According to archaeologists, the wheel was probably invented around 8,000 B.C in Asia but the oldest wheel as we know it dates back to Mesopotamia in 3,500 B.C. Early wheels were simple wooden disks with a hole for the axle. Because of the structure of wood a horizontal slice of a trunk is not suitable, as it does not have the structural strength to support weight without collapsing; rounded pieces of longitudinal boards are required.

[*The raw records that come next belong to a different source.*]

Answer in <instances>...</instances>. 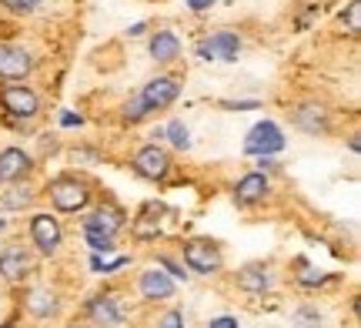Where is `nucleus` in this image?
Here are the masks:
<instances>
[{
  "instance_id": "obj_1",
  "label": "nucleus",
  "mask_w": 361,
  "mask_h": 328,
  "mask_svg": "<svg viewBox=\"0 0 361 328\" xmlns=\"http://www.w3.org/2000/svg\"><path fill=\"white\" fill-rule=\"evenodd\" d=\"M51 191V201L57 211H67V214H74V211H84L90 201V188L78 178H57V181L47 188Z\"/></svg>"
},
{
  "instance_id": "obj_2",
  "label": "nucleus",
  "mask_w": 361,
  "mask_h": 328,
  "mask_svg": "<svg viewBox=\"0 0 361 328\" xmlns=\"http://www.w3.org/2000/svg\"><path fill=\"white\" fill-rule=\"evenodd\" d=\"M0 104H4V111L11 114V118H37L40 114V97L27 84H4L0 87Z\"/></svg>"
},
{
  "instance_id": "obj_3",
  "label": "nucleus",
  "mask_w": 361,
  "mask_h": 328,
  "mask_svg": "<svg viewBox=\"0 0 361 328\" xmlns=\"http://www.w3.org/2000/svg\"><path fill=\"white\" fill-rule=\"evenodd\" d=\"M184 265L197 272V275H218L221 272V248L214 241H207V238H194L184 245Z\"/></svg>"
},
{
  "instance_id": "obj_4",
  "label": "nucleus",
  "mask_w": 361,
  "mask_h": 328,
  "mask_svg": "<svg viewBox=\"0 0 361 328\" xmlns=\"http://www.w3.org/2000/svg\"><path fill=\"white\" fill-rule=\"evenodd\" d=\"M281 147H284V134L274 121H261V124H255L245 138V151L247 154H258V158H271V154H278Z\"/></svg>"
},
{
  "instance_id": "obj_5",
  "label": "nucleus",
  "mask_w": 361,
  "mask_h": 328,
  "mask_svg": "<svg viewBox=\"0 0 361 328\" xmlns=\"http://www.w3.org/2000/svg\"><path fill=\"white\" fill-rule=\"evenodd\" d=\"M30 241L37 245L40 255H57L61 241H64V228H61V221L54 214L40 211V214L30 218Z\"/></svg>"
},
{
  "instance_id": "obj_6",
  "label": "nucleus",
  "mask_w": 361,
  "mask_h": 328,
  "mask_svg": "<svg viewBox=\"0 0 361 328\" xmlns=\"http://www.w3.org/2000/svg\"><path fill=\"white\" fill-rule=\"evenodd\" d=\"M134 171H137L141 178H147V181H164L171 174V154L164 147L147 145L134 154Z\"/></svg>"
},
{
  "instance_id": "obj_7",
  "label": "nucleus",
  "mask_w": 361,
  "mask_h": 328,
  "mask_svg": "<svg viewBox=\"0 0 361 328\" xmlns=\"http://www.w3.org/2000/svg\"><path fill=\"white\" fill-rule=\"evenodd\" d=\"M178 94H180V84L174 78H154V80L144 84V91L137 94V97H141V104L147 107V114H151V111H164V107H171L174 101H178Z\"/></svg>"
},
{
  "instance_id": "obj_8",
  "label": "nucleus",
  "mask_w": 361,
  "mask_h": 328,
  "mask_svg": "<svg viewBox=\"0 0 361 328\" xmlns=\"http://www.w3.org/2000/svg\"><path fill=\"white\" fill-rule=\"evenodd\" d=\"M87 318L101 328H121V322H124V305H121V298H117L114 291L94 295L87 302Z\"/></svg>"
},
{
  "instance_id": "obj_9",
  "label": "nucleus",
  "mask_w": 361,
  "mask_h": 328,
  "mask_svg": "<svg viewBox=\"0 0 361 328\" xmlns=\"http://www.w3.org/2000/svg\"><path fill=\"white\" fill-rule=\"evenodd\" d=\"M30 71H34L30 51L17 47V44H0V78L4 80H24Z\"/></svg>"
},
{
  "instance_id": "obj_10",
  "label": "nucleus",
  "mask_w": 361,
  "mask_h": 328,
  "mask_svg": "<svg viewBox=\"0 0 361 328\" xmlns=\"http://www.w3.org/2000/svg\"><path fill=\"white\" fill-rule=\"evenodd\" d=\"M238 51H241V40H238V34H231V30H218L214 37H207L201 47H197V54L204 57V61H214V57H221V61H238Z\"/></svg>"
},
{
  "instance_id": "obj_11",
  "label": "nucleus",
  "mask_w": 361,
  "mask_h": 328,
  "mask_svg": "<svg viewBox=\"0 0 361 328\" xmlns=\"http://www.w3.org/2000/svg\"><path fill=\"white\" fill-rule=\"evenodd\" d=\"M137 288H141V298H147V302L174 298V281H171V275L168 272H161V268H147V272H141Z\"/></svg>"
},
{
  "instance_id": "obj_12",
  "label": "nucleus",
  "mask_w": 361,
  "mask_h": 328,
  "mask_svg": "<svg viewBox=\"0 0 361 328\" xmlns=\"http://www.w3.org/2000/svg\"><path fill=\"white\" fill-rule=\"evenodd\" d=\"M271 191L268 178L261 174V171H251V174H245L241 181L234 184V201L241 205V208H247V205H258V201H264Z\"/></svg>"
},
{
  "instance_id": "obj_13",
  "label": "nucleus",
  "mask_w": 361,
  "mask_h": 328,
  "mask_svg": "<svg viewBox=\"0 0 361 328\" xmlns=\"http://www.w3.org/2000/svg\"><path fill=\"white\" fill-rule=\"evenodd\" d=\"M27 272H30V251L24 245H7L0 255V275L7 281H20Z\"/></svg>"
},
{
  "instance_id": "obj_14",
  "label": "nucleus",
  "mask_w": 361,
  "mask_h": 328,
  "mask_svg": "<svg viewBox=\"0 0 361 328\" xmlns=\"http://www.w3.org/2000/svg\"><path fill=\"white\" fill-rule=\"evenodd\" d=\"M34 168V161L20 147H4L0 151V181H20L27 171Z\"/></svg>"
},
{
  "instance_id": "obj_15",
  "label": "nucleus",
  "mask_w": 361,
  "mask_h": 328,
  "mask_svg": "<svg viewBox=\"0 0 361 328\" xmlns=\"http://www.w3.org/2000/svg\"><path fill=\"white\" fill-rule=\"evenodd\" d=\"M295 128L305 134H324L328 131V111H324L322 104L295 107Z\"/></svg>"
},
{
  "instance_id": "obj_16",
  "label": "nucleus",
  "mask_w": 361,
  "mask_h": 328,
  "mask_svg": "<svg viewBox=\"0 0 361 328\" xmlns=\"http://www.w3.org/2000/svg\"><path fill=\"white\" fill-rule=\"evenodd\" d=\"M121 228H124V214L117 208H97L84 218V231H101V235L114 238Z\"/></svg>"
},
{
  "instance_id": "obj_17",
  "label": "nucleus",
  "mask_w": 361,
  "mask_h": 328,
  "mask_svg": "<svg viewBox=\"0 0 361 328\" xmlns=\"http://www.w3.org/2000/svg\"><path fill=\"white\" fill-rule=\"evenodd\" d=\"M271 281H274V275H271L268 265H247L238 272V288L251 291V295H264L271 288Z\"/></svg>"
},
{
  "instance_id": "obj_18",
  "label": "nucleus",
  "mask_w": 361,
  "mask_h": 328,
  "mask_svg": "<svg viewBox=\"0 0 361 328\" xmlns=\"http://www.w3.org/2000/svg\"><path fill=\"white\" fill-rule=\"evenodd\" d=\"M151 57H154V61H161V64L178 61V57H180L178 34H171V30H157L154 37H151Z\"/></svg>"
},
{
  "instance_id": "obj_19",
  "label": "nucleus",
  "mask_w": 361,
  "mask_h": 328,
  "mask_svg": "<svg viewBox=\"0 0 361 328\" xmlns=\"http://www.w3.org/2000/svg\"><path fill=\"white\" fill-rule=\"evenodd\" d=\"M24 308L34 318H51L54 312H57V295L47 288H30L24 295Z\"/></svg>"
},
{
  "instance_id": "obj_20",
  "label": "nucleus",
  "mask_w": 361,
  "mask_h": 328,
  "mask_svg": "<svg viewBox=\"0 0 361 328\" xmlns=\"http://www.w3.org/2000/svg\"><path fill=\"white\" fill-rule=\"evenodd\" d=\"M164 138H168L174 147H180V151H188V147H191V134H188V128H184V121H171L168 131H164Z\"/></svg>"
},
{
  "instance_id": "obj_21",
  "label": "nucleus",
  "mask_w": 361,
  "mask_h": 328,
  "mask_svg": "<svg viewBox=\"0 0 361 328\" xmlns=\"http://www.w3.org/2000/svg\"><path fill=\"white\" fill-rule=\"evenodd\" d=\"M84 238H87V245L94 248V255H101V251H104V255H111V251L117 248L114 238H111V235H101V231H84Z\"/></svg>"
},
{
  "instance_id": "obj_22",
  "label": "nucleus",
  "mask_w": 361,
  "mask_h": 328,
  "mask_svg": "<svg viewBox=\"0 0 361 328\" xmlns=\"http://www.w3.org/2000/svg\"><path fill=\"white\" fill-rule=\"evenodd\" d=\"M121 118L130 121V124H137L141 118H147V107L141 104V97H130L128 104H124V111H121Z\"/></svg>"
},
{
  "instance_id": "obj_23",
  "label": "nucleus",
  "mask_w": 361,
  "mask_h": 328,
  "mask_svg": "<svg viewBox=\"0 0 361 328\" xmlns=\"http://www.w3.org/2000/svg\"><path fill=\"white\" fill-rule=\"evenodd\" d=\"M345 24H348L351 34H358V30H361V4H358V0H351V4H348V13H345Z\"/></svg>"
},
{
  "instance_id": "obj_24",
  "label": "nucleus",
  "mask_w": 361,
  "mask_h": 328,
  "mask_svg": "<svg viewBox=\"0 0 361 328\" xmlns=\"http://www.w3.org/2000/svg\"><path fill=\"white\" fill-rule=\"evenodd\" d=\"M7 11H13V13H30V11H37V4L40 0H0Z\"/></svg>"
},
{
  "instance_id": "obj_25",
  "label": "nucleus",
  "mask_w": 361,
  "mask_h": 328,
  "mask_svg": "<svg viewBox=\"0 0 361 328\" xmlns=\"http://www.w3.org/2000/svg\"><path fill=\"white\" fill-rule=\"evenodd\" d=\"M295 322H298L301 328H314L318 322H322V315H318L314 308H301V312H295Z\"/></svg>"
},
{
  "instance_id": "obj_26",
  "label": "nucleus",
  "mask_w": 361,
  "mask_h": 328,
  "mask_svg": "<svg viewBox=\"0 0 361 328\" xmlns=\"http://www.w3.org/2000/svg\"><path fill=\"white\" fill-rule=\"evenodd\" d=\"M30 201H34L30 191H17V195H7L0 205H4V208H24V205H30Z\"/></svg>"
},
{
  "instance_id": "obj_27",
  "label": "nucleus",
  "mask_w": 361,
  "mask_h": 328,
  "mask_svg": "<svg viewBox=\"0 0 361 328\" xmlns=\"http://www.w3.org/2000/svg\"><path fill=\"white\" fill-rule=\"evenodd\" d=\"M157 328H184V315H180L178 308H171V312H164V315H161Z\"/></svg>"
},
{
  "instance_id": "obj_28",
  "label": "nucleus",
  "mask_w": 361,
  "mask_h": 328,
  "mask_svg": "<svg viewBox=\"0 0 361 328\" xmlns=\"http://www.w3.org/2000/svg\"><path fill=\"white\" fill-rule=\"evenodd\" d=\"M134 235H137V238L157 235V221H137V224H134Z\"/></svg>"
},
{
  "instance_id": "obj_29",
  "label": "nucleus",
  "mask_w": 361,
  "mask_h": 328,
  "mask_svg": "<svg viewBox=\"0 0 361 328\" xmlns=\"http://www.w3.org/2000/svg\"><path fill=\"white\" fill-rule=\"evenodd\" d=\"M207 328H238V318H231V315L211 318V325H207Z\"/></svg>"
},
{
  "instance_id": "obj_30",
  "label": "nucleus",
  "mask_w": 361,
  "mask_h": 328,
  "mask_svg": "<svg viewBox=\"0 0 361 328\" xmlns=\"http://www.w3.org/2000/svg\"><path fill=\"white\" fill-rule=\"evenodd\" d=\"M157 265H164V268H168V272H171L174 278H184V275H188V272H180V268H178L174 262H171V258H157Z\"/></svg>"
},
{
  "instance_id": "obj_31",
  "label": "nucleus",
  "mask_w": 361,
  "mask_h": 328,
  "mask_svg": "<svg viewBox=\"0 0 361 328\" xmlns=\"http://www.w3.org/2000/svg\"><path fill=\"white\" fill-rule=\"evenodd\" d=\"M211 4H214V0H188V7H191V11H207Z\"/></svg>"
},
{
  "instance_id": "obj_32",
  "label": "nucleus",
  "mask_w": 361,
  "mask_h": 328,
  "mask_svg": "<svg viewBox=\"0 0 361 328\" xmlns=\"http://www.w3.org/2000/svg\"><path fill=\"white\" fill-rule=\"evenodd\" d=\"M67 124V128H74V124H80V114H64V118H61Z\"/></svg>"
},
{
  "instance_id": "obj_33",
  "label": "nucleus",
  "mask_w": 361,
  "mask_h": 328,
  "mask_svg": "<svg viewBox=\"0 0 361 328\" xmlns=\"http://www.w3.org/2000/svg\"><path fill=\"white\" fill-rule=\"evenodd\" d=\"M0 328H13V325H0Z\"/></svg>"
},
{
  "instance_id": "obj_34",
  "label": "nucleus",
  "mask_w": 361,
  "mask_h": 328,
  "mask_svg": "<svg viewBox=\"0 0 361 328\" xmlns=\"http://www.w3.org/2000/svg\"><path fill=\"white\" fill-rule=\"evenodd\" d=\"M71 328H78V325H71Z\"/></svg>"
}]
</instances>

The spoked wheel was invented more recently, and allowed the construction of lighter and swifter vehicles. The earliest known examples are in the context of the Andronovo culture, dating to ca 2000 BCE. Soon after this, horse cultures of the Caucasus region used horse-drawn spoked-wheel war chariots for the greater part of three centuries. They moved deep into the Greek peninsula where they joined with the existing Mediterranean peoples to give rise, eventually, to classical Greece after the breaking of Minoan dominance and consolidations led by pre-classical Sparta and Athens. Celtic chariots introduced an iron rim around the wheel in the 1st millennium BCE. The spoked wheel had been in continued use without major modification until the 1870s, when wire wheels and pneumatic tires were invented.
The invention of the wheel has also been important for technology in general, important applications including the water wheel, the cogwheel. The spinning wheel, and the astrolabe or torquetum. More modern descendants of the wheel include the propeller, the jet engine, the flywheel (gyroscope) and the turbine.